The only time I've heard someone talking about fake miscarriage is a few years ago, when a family friend was having an affair with a woman who apparently was pregnant and then miscarried. The family line is that she lied about the whole thing to try and keep him seeing her, but they have no evidence either way. I think it was a way to paint her as the bad guy. I have pointed out that they have nothing to base this on, but it makes no difference to them.
124
There are so many exceptions to this miscarriage that this is clearly an issue, not with miscarriage or pregnancy, or the once relationship but for the ex, and the ex only. This is a personal issue for her alone. She is having an emotional issue that needs to be addressed. This miscarriage is a catalyst and the would-be father is classic transference.

She needs to see a therapist and sort out whatever is happening to her. I say this with no dismissal or malice. People have emotional hiccups.

But calling this guy, months after having a surprise miscarriage of a would-be-aborted pregnancy is reaching. REACHING.

She is in need of something and this is the most comfortable path she currently sees. This is a man she was intimate with and it so much easier to find a reason to reconnect with a previous intimate than to Google and research and pay for a good therapist.

I feel for her, but she's clearly over stepping boundaries and laying on guilt inappropriately. She may not even be aware of it's inappropriateness, but this isn't his burden. AT. ALL.
125
@Lava (@99) I'm glad you put your years of human physiology education and research into forming an opinion on what is good for other people to do to their bodies.
126
So, duh, we don't hear about most miscarriages with people we're not with. That's why I was intentional with my phrasing.

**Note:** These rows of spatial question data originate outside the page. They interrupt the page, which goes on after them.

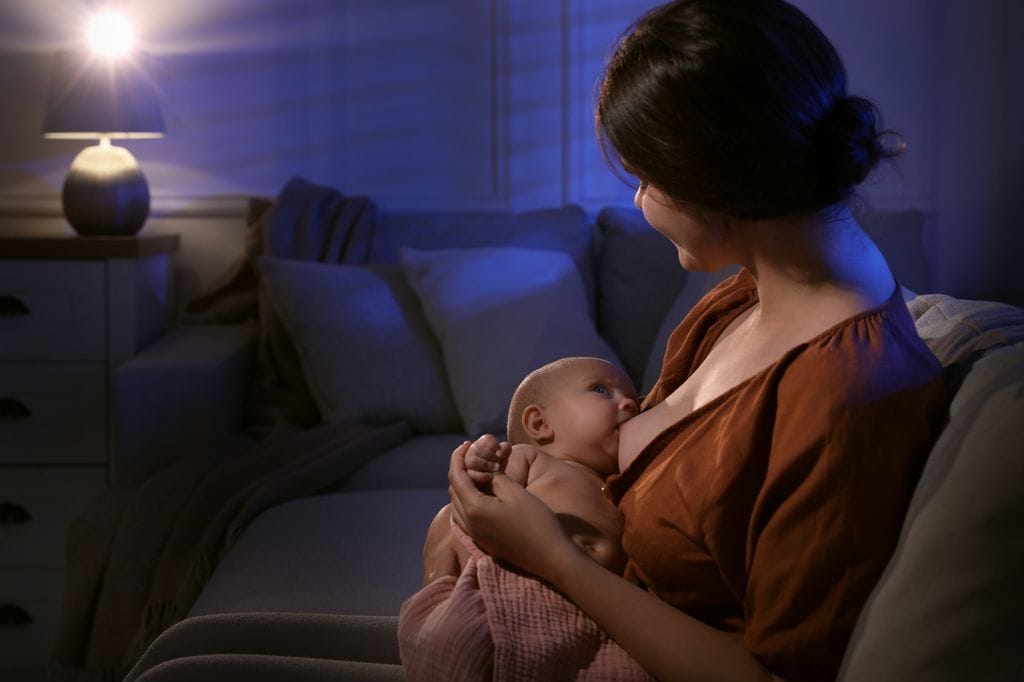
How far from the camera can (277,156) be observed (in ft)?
10.7

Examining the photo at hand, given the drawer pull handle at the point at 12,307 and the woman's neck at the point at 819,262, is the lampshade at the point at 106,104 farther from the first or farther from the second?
the woman's neck at the point at 819,262

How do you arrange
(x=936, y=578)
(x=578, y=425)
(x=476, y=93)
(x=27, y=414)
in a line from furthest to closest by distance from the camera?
(x=476, y=93) < (x=27, y=414) < (x=578, y=425) < (x=936, y=578)

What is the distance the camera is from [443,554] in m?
1.15

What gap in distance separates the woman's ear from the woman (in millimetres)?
263

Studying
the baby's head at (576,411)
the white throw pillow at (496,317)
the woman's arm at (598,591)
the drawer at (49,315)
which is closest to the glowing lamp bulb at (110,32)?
the drawer at (49,315)

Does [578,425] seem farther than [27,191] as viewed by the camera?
No

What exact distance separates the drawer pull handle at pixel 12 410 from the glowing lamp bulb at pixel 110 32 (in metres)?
1.02

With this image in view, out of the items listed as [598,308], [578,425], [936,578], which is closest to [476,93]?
[598,308]

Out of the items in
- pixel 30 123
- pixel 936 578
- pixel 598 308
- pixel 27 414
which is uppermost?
pixel 30 123

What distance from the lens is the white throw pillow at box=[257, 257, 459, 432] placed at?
2.58m

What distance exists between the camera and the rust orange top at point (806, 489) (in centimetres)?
82

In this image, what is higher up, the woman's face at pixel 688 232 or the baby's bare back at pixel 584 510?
the woman's face at pixel 688 232

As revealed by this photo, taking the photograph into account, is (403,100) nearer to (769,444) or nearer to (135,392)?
(135,392)

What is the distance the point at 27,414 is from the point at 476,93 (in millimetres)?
1421
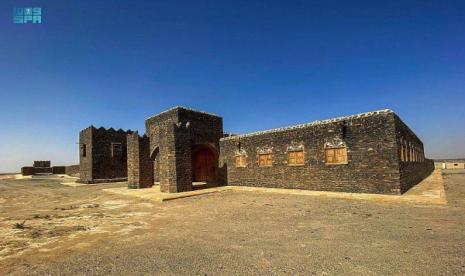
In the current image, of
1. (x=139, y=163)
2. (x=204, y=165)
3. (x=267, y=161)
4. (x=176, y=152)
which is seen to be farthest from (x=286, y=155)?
(x=139, y=163)

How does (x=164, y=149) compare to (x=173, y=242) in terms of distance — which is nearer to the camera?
(x=173, y=242)

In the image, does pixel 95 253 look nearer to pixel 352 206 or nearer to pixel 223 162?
pixel 352 206

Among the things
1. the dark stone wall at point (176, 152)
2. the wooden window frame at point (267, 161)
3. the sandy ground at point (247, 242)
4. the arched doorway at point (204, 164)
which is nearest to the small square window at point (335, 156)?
the sandy ground at point (247, 242)

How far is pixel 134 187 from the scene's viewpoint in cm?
1809

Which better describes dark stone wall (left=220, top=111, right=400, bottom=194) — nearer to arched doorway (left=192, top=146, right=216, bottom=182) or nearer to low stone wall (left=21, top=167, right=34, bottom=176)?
arched doorway (left=192, top=146, right=216, bottom=182)

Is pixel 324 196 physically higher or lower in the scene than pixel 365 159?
lower

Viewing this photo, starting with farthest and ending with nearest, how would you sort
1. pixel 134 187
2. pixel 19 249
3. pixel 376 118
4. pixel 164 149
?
pixel 134 187 → pixel 164 149 → pixel 376 118 → pixel 19 249

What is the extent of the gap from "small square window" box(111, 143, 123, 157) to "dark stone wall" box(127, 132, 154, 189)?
9.97 m

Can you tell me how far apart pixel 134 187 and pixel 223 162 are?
661 centimetres

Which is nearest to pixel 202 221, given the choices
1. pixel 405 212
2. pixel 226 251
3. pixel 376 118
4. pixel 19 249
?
pixel 226 251

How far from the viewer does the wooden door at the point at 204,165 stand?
832 inches

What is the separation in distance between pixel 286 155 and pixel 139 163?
10.3 m

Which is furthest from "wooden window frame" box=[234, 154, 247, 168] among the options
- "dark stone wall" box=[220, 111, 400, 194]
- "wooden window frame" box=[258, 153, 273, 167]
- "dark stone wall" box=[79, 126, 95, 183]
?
"dark stone wall" box=[79, 126, 95, 183]

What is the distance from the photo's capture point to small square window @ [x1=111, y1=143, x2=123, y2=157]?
89.9ft
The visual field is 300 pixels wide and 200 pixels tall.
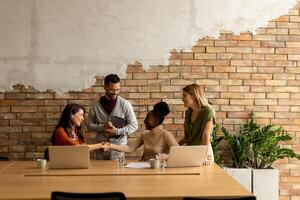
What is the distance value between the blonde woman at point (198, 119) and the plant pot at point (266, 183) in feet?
4.50

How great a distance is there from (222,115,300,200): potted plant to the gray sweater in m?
1.27

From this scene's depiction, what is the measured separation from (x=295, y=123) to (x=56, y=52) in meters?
3.16

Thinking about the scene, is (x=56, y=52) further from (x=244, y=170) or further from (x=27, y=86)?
(x=244, y=170)

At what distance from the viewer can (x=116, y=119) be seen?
5812 millimetres

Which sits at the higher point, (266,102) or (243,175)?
(266,102)

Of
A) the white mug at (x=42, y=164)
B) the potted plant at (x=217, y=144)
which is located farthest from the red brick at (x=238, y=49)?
the white mug at (x=42, y=164)

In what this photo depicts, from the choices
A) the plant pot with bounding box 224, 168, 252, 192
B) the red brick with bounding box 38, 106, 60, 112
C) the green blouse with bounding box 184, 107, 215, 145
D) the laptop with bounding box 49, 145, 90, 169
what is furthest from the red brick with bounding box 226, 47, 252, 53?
the laptop with bounding box 49, 145, 90, 169

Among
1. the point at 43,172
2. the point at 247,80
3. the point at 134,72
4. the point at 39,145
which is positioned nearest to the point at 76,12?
the point at 134,72

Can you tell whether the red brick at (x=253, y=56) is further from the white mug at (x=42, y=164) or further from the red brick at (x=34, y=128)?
the white mug at (x=42, y=164)

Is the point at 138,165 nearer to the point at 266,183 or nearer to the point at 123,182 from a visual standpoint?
the point at 123,182

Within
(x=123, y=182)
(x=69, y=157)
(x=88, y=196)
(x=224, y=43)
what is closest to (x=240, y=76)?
(x=224, y=43)

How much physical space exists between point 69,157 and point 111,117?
1.54 m

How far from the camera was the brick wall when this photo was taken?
21.4 ft

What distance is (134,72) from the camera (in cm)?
653
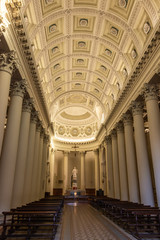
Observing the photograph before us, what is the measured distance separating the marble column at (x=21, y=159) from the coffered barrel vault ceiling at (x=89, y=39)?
4.41 meters

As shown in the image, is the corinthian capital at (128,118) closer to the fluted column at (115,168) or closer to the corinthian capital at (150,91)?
the fluted column at (115,168)

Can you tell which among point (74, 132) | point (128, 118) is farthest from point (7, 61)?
point (74, 132)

What I was getting at is that the constellation of behaviors is not foreign to a typical, western adult man: most menpeople have had a partner attempt to effectively extort emotional attention from them; of the many techniques possible, the "fake miscarriage" is not uncommon or unheard of. It pops in to many people's minds that the EX is reaching out for reasons other than healthy emotional support and closure because it has happened to many people and is a behavior that most people have experienced and had to learn the hard way to recognize.

Sure, you may have already won the sweepstakes; that Nigerian e-mailing you might really need help; and so on. We learn from experience, we get a spidey-sense when people have ulterior motives. Some of us are optimists and want to believe the best, others feel too burned to allow it to happen again. LW's spidey sense is clearly tingling. Why should he ignore that?
127
PinkMotorcycle, DarkHorseRising,

Who's assuming?
128
Catching up on this thread after a week or so makes the "JEB" initials much harder to get past.

@113: "To argue that he has to continue to talk to her about this is to argue that he does not have the right to say no to her. Is he an asshole for not wanting to talk to her? No, just like she wouldn't be a frigid bitch for not wanting to go on a date with him. Right?"

This, exactly. Though I suspect we're a long, long way from having it be widely-believed that men have the right to say no to women. "My consent matters, yours doesn't" seems to be more popular now.

I guarantee that not one of this thread's anti-consent activists would be having this problem if the genders were reversed, because they're acting purely out of Privilege Defense Mode.

As to the issue of Schrodinger's Miscarriage, fetish in 126 says it all. "This thing never happens!" is a dumb thing to yell at people who've had it happen to them often enough.